Please continue the blog comments on civil liberties and the 2012 presidential vote from the point where they stop.

Excerpt to read:
***


    And lest we forget, there ARE other issues. Important ones, about the structure of our society and economy. You both live in battleground states, and thus face an important choice: vote for an immediate positive effect (Obama or Romney - I'll forgo mentioning the obvious better choice) or filing a protest vote in the hopes that a political party will grow in the future.

    Purely from a perspective of civil liberties, Gary Johnson may be the best candidate. But the election is about more than that.

    Oh, and good blog post. I agree.

    ReplyDelete
  4. @ Rakewell (a/k/a Poker Grump): Regrettably, you are correct that Americans have a habit of trading liberty for security (real or imagined). I suppose if, during America's most virtuous endeavor—WW II—we felt it necessary to send 10s of thousands of our own citizens to camps because they were of Japanese descent (but not doing the same to our citizens of German descent), then I should hardly be surprised at what we have done in the name of the greater good in the aftermath of 9/11.

***

Dataset excerpts:
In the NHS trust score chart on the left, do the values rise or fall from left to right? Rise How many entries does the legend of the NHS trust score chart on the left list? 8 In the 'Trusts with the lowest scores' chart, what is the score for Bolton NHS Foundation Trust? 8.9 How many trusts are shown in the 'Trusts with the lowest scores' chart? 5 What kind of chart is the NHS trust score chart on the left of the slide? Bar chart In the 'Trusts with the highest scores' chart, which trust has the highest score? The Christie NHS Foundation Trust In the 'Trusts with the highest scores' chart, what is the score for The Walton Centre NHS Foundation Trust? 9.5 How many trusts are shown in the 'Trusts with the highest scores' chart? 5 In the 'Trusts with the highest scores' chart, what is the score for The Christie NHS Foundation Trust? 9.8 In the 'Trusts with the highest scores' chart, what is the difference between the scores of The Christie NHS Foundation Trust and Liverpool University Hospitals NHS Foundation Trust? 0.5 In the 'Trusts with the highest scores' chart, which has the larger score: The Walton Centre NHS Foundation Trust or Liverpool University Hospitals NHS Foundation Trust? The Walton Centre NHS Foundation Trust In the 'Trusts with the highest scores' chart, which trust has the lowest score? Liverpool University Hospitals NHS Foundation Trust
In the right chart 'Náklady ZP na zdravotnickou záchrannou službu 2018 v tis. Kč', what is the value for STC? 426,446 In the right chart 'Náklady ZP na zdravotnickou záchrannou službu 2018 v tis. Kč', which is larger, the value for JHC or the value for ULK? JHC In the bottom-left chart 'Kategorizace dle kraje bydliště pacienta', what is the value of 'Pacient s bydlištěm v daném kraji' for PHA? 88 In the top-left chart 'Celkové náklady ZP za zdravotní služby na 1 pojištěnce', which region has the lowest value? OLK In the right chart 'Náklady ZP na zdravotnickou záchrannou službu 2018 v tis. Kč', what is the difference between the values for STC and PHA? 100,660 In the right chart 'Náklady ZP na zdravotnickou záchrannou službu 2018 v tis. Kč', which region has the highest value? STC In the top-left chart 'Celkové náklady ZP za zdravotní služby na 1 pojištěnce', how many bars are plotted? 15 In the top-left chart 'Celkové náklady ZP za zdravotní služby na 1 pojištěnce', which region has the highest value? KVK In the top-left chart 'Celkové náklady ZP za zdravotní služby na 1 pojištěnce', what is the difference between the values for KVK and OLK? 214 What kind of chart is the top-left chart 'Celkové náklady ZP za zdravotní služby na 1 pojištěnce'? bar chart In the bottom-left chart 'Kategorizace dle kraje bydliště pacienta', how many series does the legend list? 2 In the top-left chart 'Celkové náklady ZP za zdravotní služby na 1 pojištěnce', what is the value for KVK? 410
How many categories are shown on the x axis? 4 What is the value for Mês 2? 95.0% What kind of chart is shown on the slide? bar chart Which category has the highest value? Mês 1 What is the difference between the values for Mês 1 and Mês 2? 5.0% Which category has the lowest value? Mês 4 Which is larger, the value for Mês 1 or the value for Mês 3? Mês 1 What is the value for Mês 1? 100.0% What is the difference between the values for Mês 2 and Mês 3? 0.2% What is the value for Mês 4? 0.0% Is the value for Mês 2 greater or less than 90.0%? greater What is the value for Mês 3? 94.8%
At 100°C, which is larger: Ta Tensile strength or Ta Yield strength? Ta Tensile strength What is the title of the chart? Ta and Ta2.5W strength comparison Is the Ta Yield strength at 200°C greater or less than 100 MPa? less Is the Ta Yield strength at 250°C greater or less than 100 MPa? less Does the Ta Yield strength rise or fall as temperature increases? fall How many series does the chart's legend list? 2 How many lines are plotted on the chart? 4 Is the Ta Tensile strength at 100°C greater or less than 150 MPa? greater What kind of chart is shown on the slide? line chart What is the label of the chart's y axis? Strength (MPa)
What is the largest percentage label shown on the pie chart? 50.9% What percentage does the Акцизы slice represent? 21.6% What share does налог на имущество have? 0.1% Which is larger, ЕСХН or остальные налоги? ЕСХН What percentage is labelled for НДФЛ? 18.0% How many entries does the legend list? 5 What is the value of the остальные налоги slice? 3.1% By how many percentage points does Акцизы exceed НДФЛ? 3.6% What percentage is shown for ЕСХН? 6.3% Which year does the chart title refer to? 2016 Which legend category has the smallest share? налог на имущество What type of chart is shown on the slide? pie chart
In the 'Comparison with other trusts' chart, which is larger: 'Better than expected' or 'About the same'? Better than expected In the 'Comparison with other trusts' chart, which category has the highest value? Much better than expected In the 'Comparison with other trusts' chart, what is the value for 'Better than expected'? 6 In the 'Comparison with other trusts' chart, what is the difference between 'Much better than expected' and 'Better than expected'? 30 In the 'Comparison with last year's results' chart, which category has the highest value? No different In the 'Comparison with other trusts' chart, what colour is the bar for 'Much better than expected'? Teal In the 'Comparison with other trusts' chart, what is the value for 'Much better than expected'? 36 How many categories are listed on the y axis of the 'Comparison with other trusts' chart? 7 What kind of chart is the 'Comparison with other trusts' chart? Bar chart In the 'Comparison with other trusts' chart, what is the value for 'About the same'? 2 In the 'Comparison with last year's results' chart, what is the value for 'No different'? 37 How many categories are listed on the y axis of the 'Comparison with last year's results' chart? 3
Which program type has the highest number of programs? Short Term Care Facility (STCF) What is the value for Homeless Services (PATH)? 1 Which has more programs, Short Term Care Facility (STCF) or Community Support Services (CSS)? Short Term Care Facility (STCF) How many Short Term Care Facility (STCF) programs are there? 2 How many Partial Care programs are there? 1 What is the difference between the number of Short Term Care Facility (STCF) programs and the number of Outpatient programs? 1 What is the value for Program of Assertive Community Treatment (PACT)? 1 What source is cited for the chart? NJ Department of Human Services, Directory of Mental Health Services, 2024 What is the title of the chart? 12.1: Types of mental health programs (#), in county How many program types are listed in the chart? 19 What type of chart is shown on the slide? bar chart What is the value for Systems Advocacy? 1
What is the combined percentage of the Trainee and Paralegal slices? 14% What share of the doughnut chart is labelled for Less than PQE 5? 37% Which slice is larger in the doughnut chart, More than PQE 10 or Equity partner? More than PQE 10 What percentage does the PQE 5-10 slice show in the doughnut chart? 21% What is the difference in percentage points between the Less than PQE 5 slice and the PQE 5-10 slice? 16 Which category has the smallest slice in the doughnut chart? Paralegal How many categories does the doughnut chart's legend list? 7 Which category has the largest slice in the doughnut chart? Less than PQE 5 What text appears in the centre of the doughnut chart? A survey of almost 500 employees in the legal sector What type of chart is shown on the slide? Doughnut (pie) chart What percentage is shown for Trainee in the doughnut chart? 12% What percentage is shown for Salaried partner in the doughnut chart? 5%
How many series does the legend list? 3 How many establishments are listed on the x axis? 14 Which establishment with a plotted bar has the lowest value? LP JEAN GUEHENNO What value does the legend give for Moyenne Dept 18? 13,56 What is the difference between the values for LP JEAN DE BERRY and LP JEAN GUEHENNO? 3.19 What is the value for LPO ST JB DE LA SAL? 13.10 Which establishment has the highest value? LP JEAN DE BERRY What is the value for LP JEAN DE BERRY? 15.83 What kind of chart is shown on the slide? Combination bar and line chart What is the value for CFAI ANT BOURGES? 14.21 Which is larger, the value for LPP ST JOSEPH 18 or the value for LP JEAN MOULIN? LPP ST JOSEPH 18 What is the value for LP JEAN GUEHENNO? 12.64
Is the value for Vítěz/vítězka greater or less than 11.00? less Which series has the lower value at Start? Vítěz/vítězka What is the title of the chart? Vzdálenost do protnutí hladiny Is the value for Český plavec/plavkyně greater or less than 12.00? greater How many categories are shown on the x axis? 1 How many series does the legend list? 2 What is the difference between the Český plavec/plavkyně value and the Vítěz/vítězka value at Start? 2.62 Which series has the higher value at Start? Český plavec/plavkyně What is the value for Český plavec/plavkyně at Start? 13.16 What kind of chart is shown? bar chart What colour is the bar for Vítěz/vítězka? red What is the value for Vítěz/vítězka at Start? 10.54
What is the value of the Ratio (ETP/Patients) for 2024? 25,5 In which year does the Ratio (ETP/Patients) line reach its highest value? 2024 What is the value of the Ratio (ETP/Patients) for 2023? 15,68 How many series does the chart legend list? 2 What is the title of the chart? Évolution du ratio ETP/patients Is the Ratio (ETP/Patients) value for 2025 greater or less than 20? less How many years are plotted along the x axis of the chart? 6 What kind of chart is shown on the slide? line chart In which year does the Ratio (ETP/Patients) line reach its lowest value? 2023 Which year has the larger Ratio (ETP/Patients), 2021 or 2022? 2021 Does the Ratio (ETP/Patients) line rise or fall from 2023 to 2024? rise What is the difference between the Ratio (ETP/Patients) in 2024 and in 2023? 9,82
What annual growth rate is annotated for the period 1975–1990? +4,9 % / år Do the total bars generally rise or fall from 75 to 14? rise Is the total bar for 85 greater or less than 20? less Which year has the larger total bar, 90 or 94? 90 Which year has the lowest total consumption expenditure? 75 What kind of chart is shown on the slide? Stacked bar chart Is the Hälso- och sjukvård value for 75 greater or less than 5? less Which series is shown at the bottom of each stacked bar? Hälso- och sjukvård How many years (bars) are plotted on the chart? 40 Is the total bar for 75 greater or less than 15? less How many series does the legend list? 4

***

Output of the task:
    Still, during the weeks following 9/11, I remember feeling hopeful that things might be different this time, that we Americans might find a way to use that tragedy as a starting point for a renewed, shared vision of who we are as a nation. Eleven years out, it's obvious my hope was horribly misplaced. Yet I refuse to think that there is no hope of changing course.

    ReplyDelete
  5. @ Rakewell & MisterFred: Rakewell is right that there is a conflict between opposing the kinds of flagrant violations of our rights I identified in my post and supporting either of our main political parties and their presidential nominees who are responsible for initiating and sustaining those odious policies. However, Misterfred is correct that the issue is much more complicated than simply saying, "A pox on both your houses."

    Look, I voted for Obama last election in part because he opposed the war in Irag, he favored closing Guantanamo Bay, he opposed torture, he offered a way out of Iraq and Afghanistan. To say I'm disappointed in Obama on those issues is putting it mildly. But Romney and the neo-con hawks in the Republican party will almost certainly be worse on those issues.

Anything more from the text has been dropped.